The view that Russia’s position is a product of devious cunning assumes that Russia has made itself indispensable to both sides – or, as Cohen less charitably put it, “has created a problem and then offered to negotiate a solution.” Russia can wring concessions from the West in exchange for not selling Iran the S-300, safe in the knowledge that Iran knows it cannot get the weapons anywhere else – no matter how angry officials like general Monsourian get.

From the Western point of view, Russia’s position on the S-300 is only a reflection of its frustrating non-commitment on the question of Iran’s nuclear program. “Russia holds the key to the nuclear question in two ways: first of all, it wields a veto at the UN Security Council, and if Russia agrees to new sanctions, China is unlikely to stand in the way,” said Mark Fitzpatrick, a senior fellow in non-proliferation at the International Institute for Strategic Studies. “Secondly, Russia has the greatest leverage over Iran in terms of a close relationship and military sales. But maintaining the status quo suits Russia; tension in the region keeps oil prices high, and it denies the United States a solution to a pressing problem. And even without the S-300, Iran relies on Russia for a great deal of military supplies.”

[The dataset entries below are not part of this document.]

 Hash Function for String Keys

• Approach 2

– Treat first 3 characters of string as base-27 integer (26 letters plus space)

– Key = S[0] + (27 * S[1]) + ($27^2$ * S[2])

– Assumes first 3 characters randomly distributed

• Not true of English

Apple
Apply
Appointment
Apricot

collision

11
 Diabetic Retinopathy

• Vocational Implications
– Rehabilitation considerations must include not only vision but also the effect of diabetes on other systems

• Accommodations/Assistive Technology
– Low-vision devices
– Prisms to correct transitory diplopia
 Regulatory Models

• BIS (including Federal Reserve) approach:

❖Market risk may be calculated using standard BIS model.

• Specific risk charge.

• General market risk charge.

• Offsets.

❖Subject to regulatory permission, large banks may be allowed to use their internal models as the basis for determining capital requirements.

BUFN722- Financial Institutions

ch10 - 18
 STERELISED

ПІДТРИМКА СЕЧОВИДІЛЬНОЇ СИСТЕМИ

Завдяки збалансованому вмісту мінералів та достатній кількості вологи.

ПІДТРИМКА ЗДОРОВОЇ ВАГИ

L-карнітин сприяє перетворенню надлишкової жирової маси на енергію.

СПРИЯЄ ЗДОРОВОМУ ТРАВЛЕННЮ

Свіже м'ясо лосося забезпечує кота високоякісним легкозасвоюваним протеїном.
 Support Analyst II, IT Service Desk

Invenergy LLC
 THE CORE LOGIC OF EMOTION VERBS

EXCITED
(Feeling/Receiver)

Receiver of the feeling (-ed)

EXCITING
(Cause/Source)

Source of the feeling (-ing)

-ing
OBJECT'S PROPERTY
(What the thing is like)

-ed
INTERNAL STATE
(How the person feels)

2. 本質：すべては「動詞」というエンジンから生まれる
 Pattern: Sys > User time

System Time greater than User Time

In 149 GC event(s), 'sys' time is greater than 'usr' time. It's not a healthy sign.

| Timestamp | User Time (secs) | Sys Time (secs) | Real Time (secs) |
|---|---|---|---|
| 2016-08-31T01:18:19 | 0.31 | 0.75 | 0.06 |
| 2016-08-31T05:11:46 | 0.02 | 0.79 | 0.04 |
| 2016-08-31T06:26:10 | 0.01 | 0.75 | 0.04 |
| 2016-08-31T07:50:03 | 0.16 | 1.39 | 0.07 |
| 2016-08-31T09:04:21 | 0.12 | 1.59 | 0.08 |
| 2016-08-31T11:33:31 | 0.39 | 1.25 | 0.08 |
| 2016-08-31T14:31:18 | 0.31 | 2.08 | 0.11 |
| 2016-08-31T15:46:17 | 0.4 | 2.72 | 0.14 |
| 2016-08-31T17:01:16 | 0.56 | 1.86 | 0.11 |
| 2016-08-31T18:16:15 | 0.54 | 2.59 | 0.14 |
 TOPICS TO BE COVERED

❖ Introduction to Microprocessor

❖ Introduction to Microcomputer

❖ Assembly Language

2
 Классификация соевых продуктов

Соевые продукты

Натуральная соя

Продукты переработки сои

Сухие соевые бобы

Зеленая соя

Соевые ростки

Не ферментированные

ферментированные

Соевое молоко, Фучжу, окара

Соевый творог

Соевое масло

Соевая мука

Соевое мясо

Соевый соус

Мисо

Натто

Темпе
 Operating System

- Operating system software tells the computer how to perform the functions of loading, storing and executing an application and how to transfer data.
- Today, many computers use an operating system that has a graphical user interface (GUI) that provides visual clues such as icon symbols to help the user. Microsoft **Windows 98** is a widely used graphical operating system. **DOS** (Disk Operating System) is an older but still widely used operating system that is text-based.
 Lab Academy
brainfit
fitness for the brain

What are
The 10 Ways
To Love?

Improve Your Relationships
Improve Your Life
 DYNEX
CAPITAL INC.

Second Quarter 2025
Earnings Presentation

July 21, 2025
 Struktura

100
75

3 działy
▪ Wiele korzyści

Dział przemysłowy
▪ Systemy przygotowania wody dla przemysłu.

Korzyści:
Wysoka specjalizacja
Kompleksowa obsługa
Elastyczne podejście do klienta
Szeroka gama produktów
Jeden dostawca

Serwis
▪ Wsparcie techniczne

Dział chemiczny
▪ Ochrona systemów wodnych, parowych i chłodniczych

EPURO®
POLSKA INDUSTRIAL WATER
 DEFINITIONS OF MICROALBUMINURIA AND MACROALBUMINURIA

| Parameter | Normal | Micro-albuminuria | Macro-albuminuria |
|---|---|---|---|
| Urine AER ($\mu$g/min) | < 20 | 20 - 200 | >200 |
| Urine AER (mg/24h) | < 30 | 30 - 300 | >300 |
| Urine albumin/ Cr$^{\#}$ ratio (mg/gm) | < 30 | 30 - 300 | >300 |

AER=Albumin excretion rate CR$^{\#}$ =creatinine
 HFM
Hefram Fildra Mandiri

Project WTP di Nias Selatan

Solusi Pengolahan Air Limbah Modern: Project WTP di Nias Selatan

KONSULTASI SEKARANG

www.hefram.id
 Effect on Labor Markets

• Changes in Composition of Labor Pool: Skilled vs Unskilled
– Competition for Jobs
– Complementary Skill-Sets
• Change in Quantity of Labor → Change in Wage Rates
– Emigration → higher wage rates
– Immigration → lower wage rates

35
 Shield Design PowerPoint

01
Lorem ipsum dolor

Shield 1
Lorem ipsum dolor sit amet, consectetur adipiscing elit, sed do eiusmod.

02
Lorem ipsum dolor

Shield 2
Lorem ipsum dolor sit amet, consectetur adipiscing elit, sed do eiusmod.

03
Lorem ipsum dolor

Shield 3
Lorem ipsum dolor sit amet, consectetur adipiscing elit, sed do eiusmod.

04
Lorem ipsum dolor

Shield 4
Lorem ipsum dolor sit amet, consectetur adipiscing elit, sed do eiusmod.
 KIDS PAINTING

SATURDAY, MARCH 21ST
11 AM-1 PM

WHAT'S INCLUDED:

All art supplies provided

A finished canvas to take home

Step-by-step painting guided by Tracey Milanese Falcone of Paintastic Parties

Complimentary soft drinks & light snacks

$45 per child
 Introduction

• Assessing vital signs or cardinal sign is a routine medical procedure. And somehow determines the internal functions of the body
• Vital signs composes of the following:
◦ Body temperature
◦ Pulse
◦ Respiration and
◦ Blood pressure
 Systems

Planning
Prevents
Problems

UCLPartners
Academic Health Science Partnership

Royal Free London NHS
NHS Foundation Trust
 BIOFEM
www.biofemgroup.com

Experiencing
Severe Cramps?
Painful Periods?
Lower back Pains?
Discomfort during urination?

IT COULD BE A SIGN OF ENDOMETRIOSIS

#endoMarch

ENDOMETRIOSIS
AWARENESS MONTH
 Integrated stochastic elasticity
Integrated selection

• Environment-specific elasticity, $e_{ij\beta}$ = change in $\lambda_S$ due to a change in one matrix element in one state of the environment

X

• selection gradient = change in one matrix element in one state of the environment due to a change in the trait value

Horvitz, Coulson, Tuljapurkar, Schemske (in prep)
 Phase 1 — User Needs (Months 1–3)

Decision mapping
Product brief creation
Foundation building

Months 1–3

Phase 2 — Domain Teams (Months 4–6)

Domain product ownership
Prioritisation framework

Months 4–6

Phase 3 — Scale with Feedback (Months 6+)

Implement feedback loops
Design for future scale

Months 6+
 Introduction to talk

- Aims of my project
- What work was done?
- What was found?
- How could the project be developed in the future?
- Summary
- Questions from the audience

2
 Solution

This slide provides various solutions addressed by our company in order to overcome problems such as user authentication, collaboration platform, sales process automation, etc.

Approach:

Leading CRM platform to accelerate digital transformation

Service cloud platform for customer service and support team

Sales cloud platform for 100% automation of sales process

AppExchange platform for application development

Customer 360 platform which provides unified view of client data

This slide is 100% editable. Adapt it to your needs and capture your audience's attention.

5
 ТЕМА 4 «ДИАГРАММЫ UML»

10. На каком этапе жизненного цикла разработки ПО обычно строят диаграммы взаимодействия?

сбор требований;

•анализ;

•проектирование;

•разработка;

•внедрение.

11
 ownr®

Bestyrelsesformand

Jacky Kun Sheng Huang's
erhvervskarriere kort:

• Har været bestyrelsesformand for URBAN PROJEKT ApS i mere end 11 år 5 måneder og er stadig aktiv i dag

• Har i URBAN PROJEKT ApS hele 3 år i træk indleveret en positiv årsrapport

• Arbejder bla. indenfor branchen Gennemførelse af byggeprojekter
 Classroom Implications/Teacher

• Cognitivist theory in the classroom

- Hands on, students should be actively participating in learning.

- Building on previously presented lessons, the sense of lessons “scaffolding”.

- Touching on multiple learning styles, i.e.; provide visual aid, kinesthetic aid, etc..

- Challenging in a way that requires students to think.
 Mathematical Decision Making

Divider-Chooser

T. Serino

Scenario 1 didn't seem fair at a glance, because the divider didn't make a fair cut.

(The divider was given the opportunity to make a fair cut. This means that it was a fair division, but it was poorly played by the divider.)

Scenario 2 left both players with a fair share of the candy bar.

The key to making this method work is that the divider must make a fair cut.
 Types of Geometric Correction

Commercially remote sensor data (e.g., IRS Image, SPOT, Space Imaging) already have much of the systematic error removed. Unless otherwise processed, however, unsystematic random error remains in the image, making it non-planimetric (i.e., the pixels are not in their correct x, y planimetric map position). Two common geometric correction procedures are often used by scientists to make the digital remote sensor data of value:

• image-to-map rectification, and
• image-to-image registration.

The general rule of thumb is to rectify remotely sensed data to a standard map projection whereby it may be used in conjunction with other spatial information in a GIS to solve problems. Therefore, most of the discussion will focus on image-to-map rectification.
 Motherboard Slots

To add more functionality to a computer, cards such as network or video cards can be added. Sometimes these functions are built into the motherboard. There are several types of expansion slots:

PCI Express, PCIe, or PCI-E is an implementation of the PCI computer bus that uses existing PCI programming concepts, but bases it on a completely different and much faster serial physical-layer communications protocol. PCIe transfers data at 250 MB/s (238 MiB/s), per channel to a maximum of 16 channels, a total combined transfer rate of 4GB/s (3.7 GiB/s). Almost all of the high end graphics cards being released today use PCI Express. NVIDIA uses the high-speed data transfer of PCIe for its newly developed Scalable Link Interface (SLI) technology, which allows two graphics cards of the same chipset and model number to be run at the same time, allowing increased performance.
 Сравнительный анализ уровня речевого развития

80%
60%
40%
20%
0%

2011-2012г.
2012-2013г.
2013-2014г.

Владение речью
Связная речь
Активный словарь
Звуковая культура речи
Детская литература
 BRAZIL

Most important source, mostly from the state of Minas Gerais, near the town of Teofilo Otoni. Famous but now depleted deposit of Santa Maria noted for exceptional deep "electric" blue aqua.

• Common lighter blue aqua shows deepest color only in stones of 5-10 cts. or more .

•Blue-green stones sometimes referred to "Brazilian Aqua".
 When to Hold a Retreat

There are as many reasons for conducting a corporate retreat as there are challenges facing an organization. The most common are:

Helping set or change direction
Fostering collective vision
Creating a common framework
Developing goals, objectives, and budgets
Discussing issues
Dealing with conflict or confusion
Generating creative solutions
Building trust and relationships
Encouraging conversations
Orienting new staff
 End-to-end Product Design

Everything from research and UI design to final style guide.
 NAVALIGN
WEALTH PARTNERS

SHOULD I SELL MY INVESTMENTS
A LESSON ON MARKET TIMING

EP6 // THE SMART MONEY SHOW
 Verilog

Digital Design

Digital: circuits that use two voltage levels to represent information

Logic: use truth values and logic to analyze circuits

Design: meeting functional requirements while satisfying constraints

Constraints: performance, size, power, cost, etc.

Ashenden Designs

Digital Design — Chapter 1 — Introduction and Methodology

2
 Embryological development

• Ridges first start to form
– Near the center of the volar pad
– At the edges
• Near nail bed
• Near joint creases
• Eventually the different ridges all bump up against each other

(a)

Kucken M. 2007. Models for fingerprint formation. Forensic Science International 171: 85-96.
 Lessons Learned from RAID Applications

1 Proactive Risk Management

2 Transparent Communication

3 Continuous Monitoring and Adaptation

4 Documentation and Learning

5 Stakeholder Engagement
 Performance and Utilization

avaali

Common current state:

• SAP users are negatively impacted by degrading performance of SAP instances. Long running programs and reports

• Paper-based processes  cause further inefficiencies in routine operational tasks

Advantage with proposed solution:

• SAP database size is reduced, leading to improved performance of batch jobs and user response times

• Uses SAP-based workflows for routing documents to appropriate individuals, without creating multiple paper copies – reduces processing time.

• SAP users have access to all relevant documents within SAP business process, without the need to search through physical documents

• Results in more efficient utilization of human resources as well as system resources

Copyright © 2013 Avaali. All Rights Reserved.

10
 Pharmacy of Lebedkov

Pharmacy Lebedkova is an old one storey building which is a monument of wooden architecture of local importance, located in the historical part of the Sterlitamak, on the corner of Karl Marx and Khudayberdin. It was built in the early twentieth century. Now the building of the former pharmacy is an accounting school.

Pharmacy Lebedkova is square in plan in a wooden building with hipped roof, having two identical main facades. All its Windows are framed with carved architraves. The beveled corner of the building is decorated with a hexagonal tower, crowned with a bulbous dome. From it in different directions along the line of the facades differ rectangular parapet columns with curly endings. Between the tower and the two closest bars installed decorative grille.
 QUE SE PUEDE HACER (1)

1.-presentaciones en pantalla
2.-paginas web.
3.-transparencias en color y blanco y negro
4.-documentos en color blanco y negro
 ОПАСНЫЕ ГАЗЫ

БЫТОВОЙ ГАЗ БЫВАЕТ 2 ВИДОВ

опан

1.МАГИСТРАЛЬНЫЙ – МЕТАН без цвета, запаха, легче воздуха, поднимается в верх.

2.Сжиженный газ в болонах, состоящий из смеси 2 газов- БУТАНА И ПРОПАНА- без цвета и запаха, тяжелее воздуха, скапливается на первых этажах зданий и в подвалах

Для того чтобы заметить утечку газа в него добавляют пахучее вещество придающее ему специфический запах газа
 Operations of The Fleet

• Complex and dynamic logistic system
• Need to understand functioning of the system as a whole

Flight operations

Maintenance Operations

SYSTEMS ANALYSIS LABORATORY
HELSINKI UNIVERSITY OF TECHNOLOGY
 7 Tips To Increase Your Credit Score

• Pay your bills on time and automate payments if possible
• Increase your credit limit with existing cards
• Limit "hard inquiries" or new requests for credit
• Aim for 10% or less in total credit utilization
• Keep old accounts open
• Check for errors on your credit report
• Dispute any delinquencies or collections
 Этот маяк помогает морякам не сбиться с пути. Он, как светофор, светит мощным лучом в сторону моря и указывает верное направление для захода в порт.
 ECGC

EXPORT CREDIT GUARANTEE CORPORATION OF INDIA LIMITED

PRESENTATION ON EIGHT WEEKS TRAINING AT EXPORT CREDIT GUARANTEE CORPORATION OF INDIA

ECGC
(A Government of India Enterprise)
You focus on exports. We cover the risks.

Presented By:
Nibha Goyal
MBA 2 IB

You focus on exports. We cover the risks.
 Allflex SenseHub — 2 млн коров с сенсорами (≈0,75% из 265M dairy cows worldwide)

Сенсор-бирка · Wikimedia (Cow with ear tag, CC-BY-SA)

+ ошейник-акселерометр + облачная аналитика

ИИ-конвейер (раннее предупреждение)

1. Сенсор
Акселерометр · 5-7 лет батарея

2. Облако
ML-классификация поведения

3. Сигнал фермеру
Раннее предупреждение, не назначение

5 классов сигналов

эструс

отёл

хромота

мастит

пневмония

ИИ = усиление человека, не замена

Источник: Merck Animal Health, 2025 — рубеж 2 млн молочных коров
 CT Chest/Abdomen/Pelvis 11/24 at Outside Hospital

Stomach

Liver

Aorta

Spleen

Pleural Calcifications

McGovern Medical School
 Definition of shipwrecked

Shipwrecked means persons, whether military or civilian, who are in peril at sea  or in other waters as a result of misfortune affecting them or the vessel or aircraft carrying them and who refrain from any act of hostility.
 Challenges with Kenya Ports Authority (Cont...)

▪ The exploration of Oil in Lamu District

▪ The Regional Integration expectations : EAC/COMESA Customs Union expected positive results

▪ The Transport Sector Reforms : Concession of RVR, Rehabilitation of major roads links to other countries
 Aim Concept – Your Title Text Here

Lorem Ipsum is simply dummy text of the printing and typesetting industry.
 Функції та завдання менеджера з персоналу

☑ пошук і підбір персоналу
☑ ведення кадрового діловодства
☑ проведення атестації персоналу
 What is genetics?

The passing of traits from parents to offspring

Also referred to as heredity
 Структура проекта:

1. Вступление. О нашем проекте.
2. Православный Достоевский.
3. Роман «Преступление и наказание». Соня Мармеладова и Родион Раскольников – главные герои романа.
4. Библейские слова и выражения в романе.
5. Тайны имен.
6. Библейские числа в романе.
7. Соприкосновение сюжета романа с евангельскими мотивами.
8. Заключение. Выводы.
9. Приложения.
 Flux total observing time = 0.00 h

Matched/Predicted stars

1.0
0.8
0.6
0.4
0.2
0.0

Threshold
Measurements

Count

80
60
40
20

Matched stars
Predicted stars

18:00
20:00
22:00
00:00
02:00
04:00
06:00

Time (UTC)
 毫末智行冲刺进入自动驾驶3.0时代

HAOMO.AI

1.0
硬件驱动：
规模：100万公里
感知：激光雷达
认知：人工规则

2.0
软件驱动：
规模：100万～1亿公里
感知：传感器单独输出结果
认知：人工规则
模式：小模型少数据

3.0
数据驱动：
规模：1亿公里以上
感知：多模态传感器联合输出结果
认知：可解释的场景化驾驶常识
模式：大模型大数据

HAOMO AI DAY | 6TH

Russia, then, appears to be doing extremely well out of playing Iran and the West off against each other. Or is it? The implication that Russia is willing to break deals that the United States happens to disapprove of could seriously affect its arms export business no only with Iran, but with other countries as well. Nor is its near monopoly on Iranian demand as secure as some analysts assume. “Other, less controversial customers are asking whether Russia is a reliable contractor,” said Lukyanov. “And just suppose the nuclear issue is resolved tomorrow. It would be politically acceptable for other countries to sell arms to Iran, and the Iranians would immediately start buying from other suppliers because Russia hadn’t the courage to fulfill its obligations.”

Nor is Russia’s caution on sanctions necessarily as manipulative as it looks, argues Lukyanov. “Iran is a very important neighbor whose influence in Central Asia is growing. And there is at least one ongoing conflict between the two –over the status of the Caspian Sea – that has not been resolved,” he said. “For Russia to disturb its relationship with Iran would be a very serious decision.”